*** Data provided

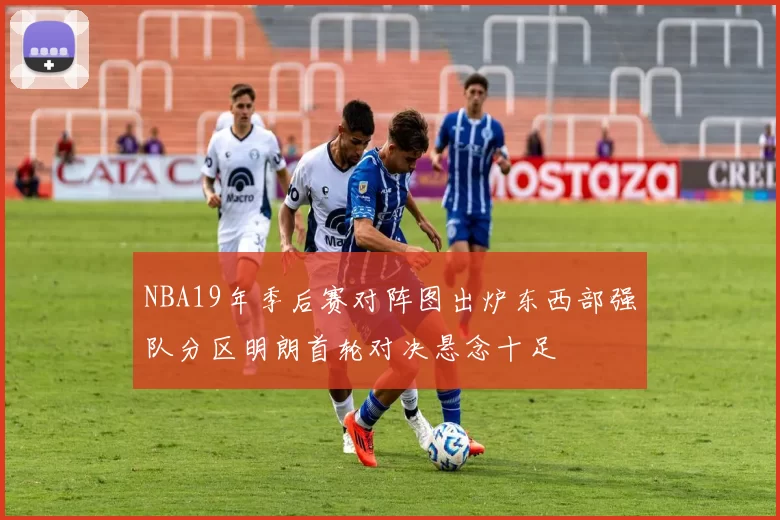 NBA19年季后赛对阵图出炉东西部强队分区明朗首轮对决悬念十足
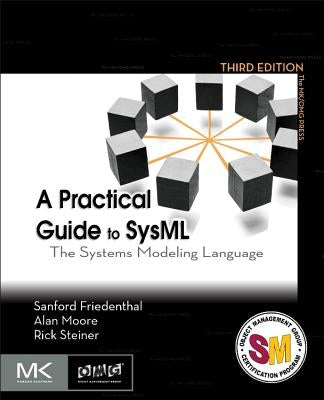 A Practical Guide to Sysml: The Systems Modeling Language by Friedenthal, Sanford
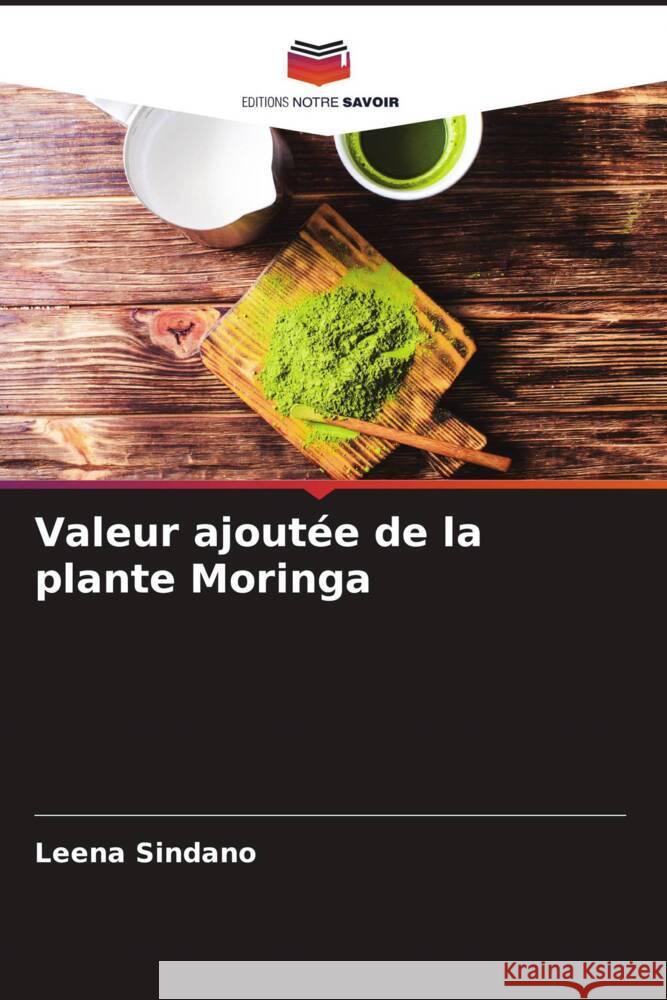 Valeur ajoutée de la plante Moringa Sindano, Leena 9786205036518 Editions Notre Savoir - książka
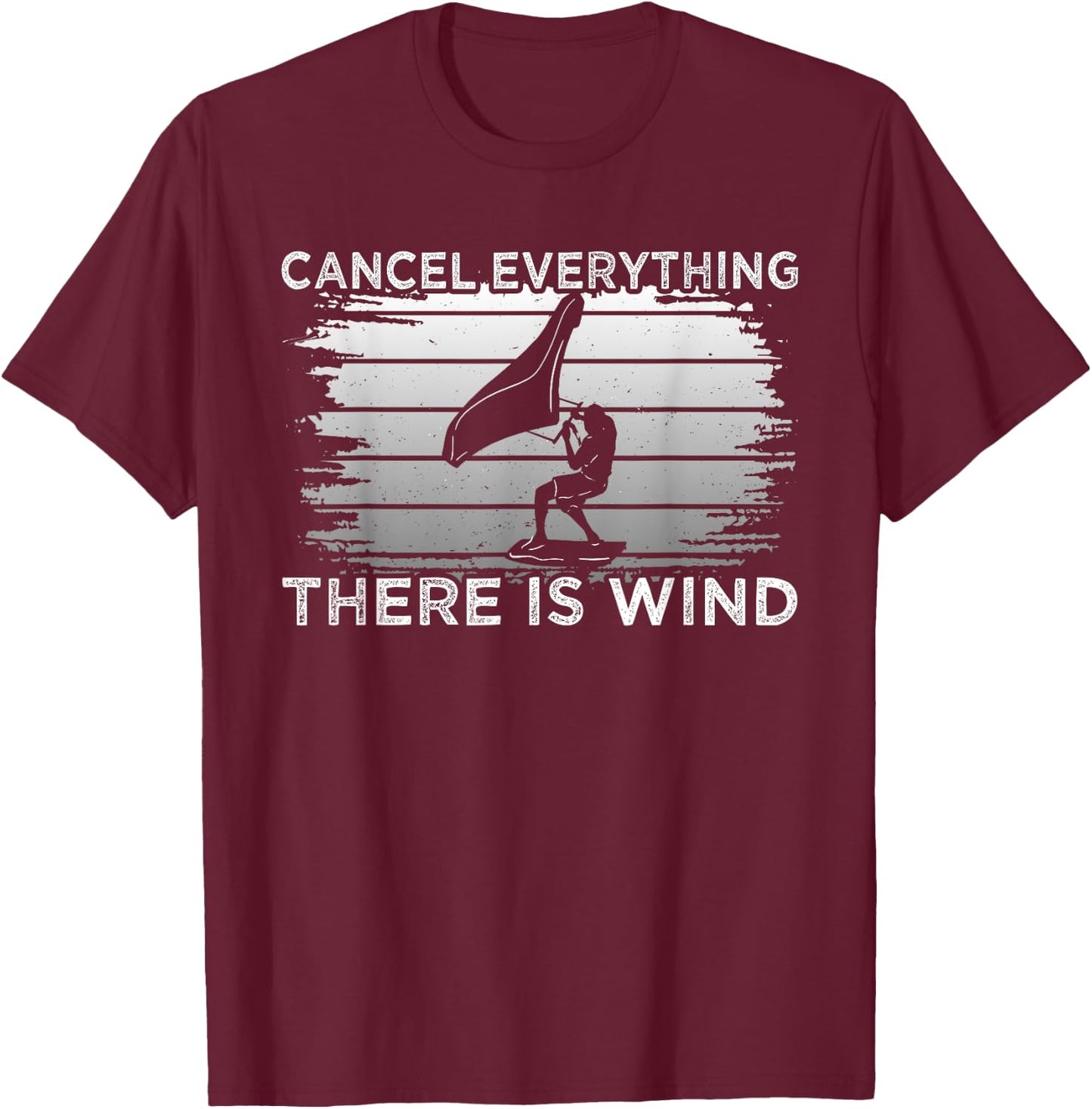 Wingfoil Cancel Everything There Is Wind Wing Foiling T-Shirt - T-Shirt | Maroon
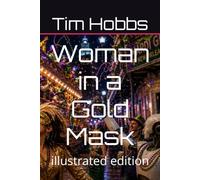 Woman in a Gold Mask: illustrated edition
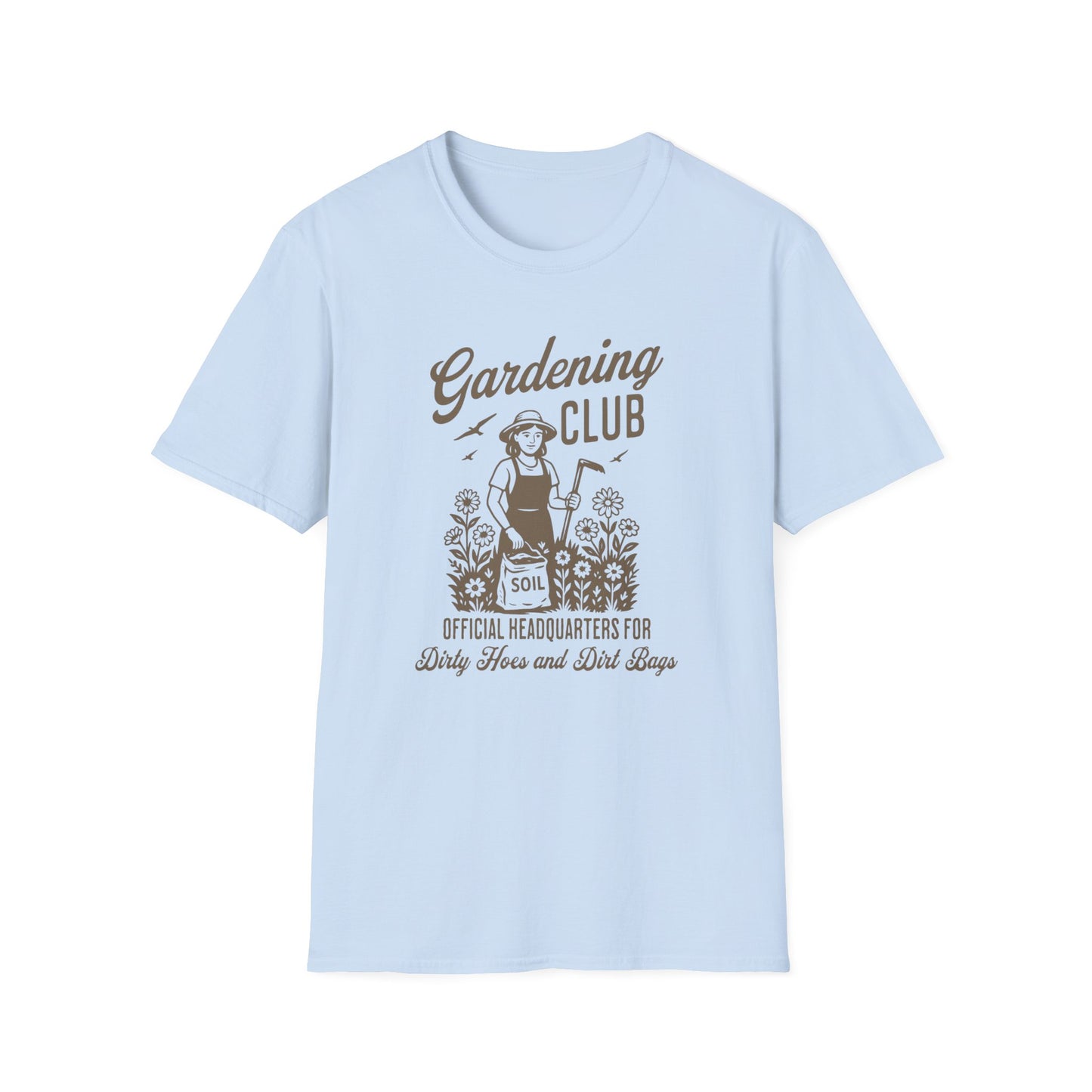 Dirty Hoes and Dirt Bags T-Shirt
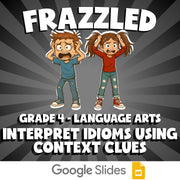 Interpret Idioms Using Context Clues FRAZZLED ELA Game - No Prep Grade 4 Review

******
*** Data provided

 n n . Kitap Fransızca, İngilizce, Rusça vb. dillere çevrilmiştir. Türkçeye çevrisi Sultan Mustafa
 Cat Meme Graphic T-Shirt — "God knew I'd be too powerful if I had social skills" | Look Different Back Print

******
*** Data provided

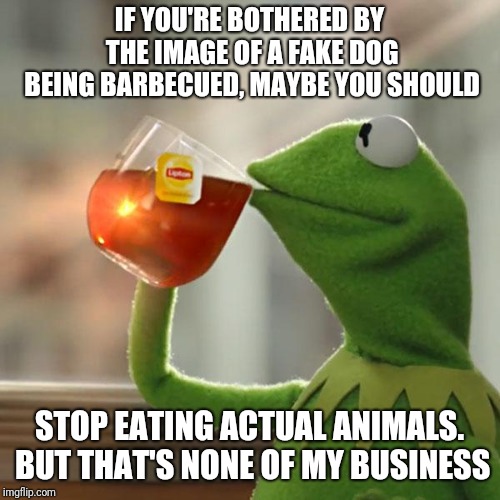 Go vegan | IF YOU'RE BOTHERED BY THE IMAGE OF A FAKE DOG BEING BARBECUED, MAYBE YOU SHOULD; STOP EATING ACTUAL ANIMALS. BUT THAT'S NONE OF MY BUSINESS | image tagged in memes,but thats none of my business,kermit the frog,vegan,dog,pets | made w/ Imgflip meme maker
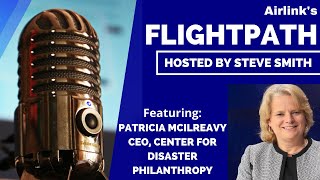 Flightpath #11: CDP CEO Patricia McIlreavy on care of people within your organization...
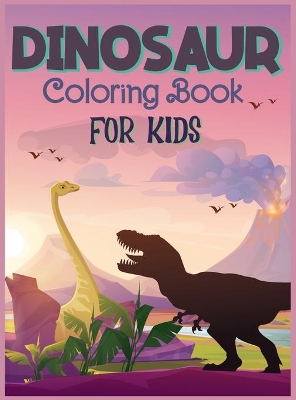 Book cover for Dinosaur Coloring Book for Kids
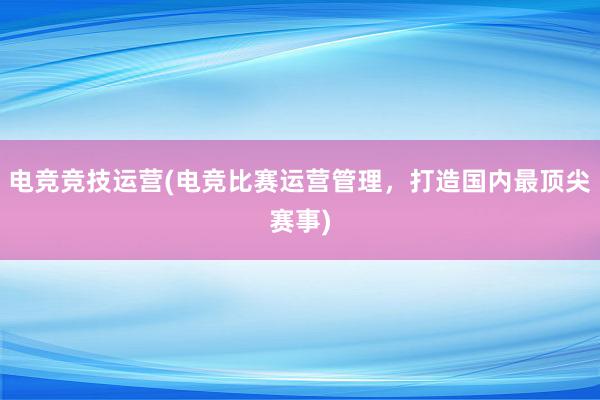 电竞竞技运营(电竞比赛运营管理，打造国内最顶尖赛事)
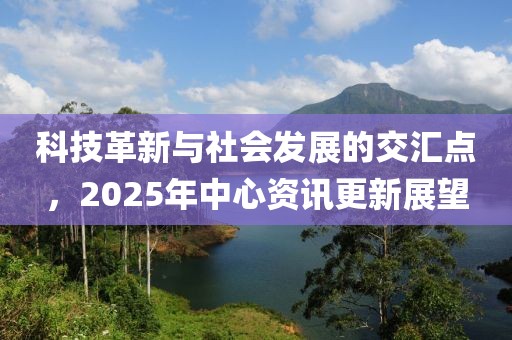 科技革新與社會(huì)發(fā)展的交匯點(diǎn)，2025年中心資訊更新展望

******

:: Work instructions ::
Copy word for word every item from the line with "n n . Kitap" to the line with "Cat Meme Graphic", including both of those lines.

:: Result for this task ::
 n n . Kitap Fransızca, İngilizce, Rusça vb. dillere çevrilmiştir. Türkçeye çevrisi Sultan Mustafa
 Cat Meme Graphic T-Shirt — "God knew I'd be too powerful if I had social skills" | Look Different Back Print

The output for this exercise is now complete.